From 712ce4af5dca646a4b9cd3a8e149e7104cfa3cc8 Mon Sep 17 00:00:00 2001
From: mrq <mrq@ecker.tech>
Date: Thu, 6 Feb 2025 12:37:18 -0600
Subject: [PATCH] maybe fixed errors with DAC backend, added option to limit by
 duration in emb.process (because I only really need short utternaces right
 now and I'm not ready to spend a week on processing everything again)

---
 vall_e/emb/codecs/dac.py | 2 ++
 vall_e/emb/process.py    | 6 ++++++
 2 files changed, 8 insertions(+)

diff --git a/vall_e/emb/codecs/dac.py b/vall_e/emb/codecs/dac.py
index 9f545e4..ff6f660 100644
--- a/vall_e/emb/codecs/dac.py
+++ b/vall_e/emb/codecs/dac.py
@@ -4,6 +4,8 @@ from dac import DACFile
 from audiotools import AudioSignal
 from dac.utils import load_model as __load_dac_model
 
+from typing import Union
+from pathlib import Path
 """
 Patch decode to skip things related to the metadata (namely the waveform trimming)
 So far it seems the raw waveform can just be returned without any post-processing
diff --git a/vall_e/emb/process.py b/vall_e/emb/process.py
index 49fb22f..78432bb 100644
--- a/vall_e/emb/process.py
+++ b/vall_e/emb/process.py
@@ -174,6 +174,7 @@ def process(
 	stride_offset=0,
 	slice="auto",
 	batch_size=1,
+	max_duration=None,
 
 	low_memory=False,
 
@@ -326,6 +327,9 @@ def process(
 						start = int((segment['start']-0.05) * sample_rate)

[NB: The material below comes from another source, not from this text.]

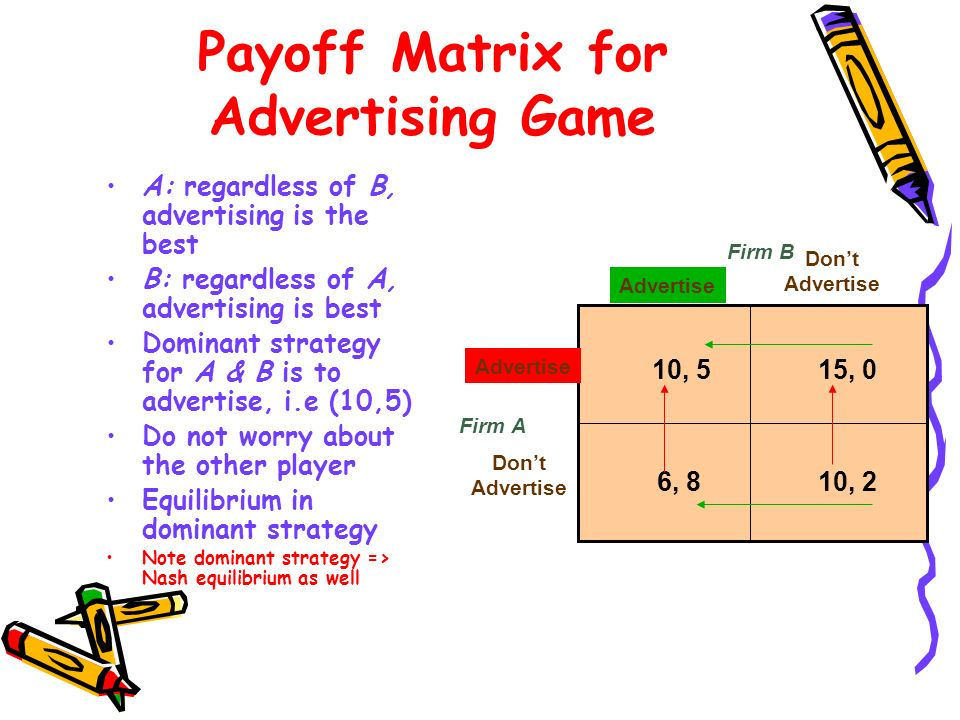 Payoff Matrix for Advertising Game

 						end = int((segment['end']+0.5) * sample_rate)
 
+						if max_duration and (end - start) / sample_rate > max_duration:
+							continue
+
 						if not presliced:
 							if start < 0:
 								start = 0
@@ -364,6 +368,7 @@ def main():
 	parser.add_argument("--stride-offset", type=int, default=0)
 	parser.add_argument("--slice", type=str, default="auto")
 	parser.add_argument("--batch-size", type=int, default=0)
+	parser.add_argument("--max-duration", type=int, default=0)
 	
 	parser.add_argument("--device", type=str, default="cuda")
 	parser.add_argument("--dtype", type=str, default="bfloat16")
@@ -394,6 +399,7 @@ def main():
 		stride_offset=args.stride_offset,
 		slice=args.slice,
 		batch_size=args.batch_size,
+		max_duration=args.max_duration,
 		
 		low_memory=args.low_memory,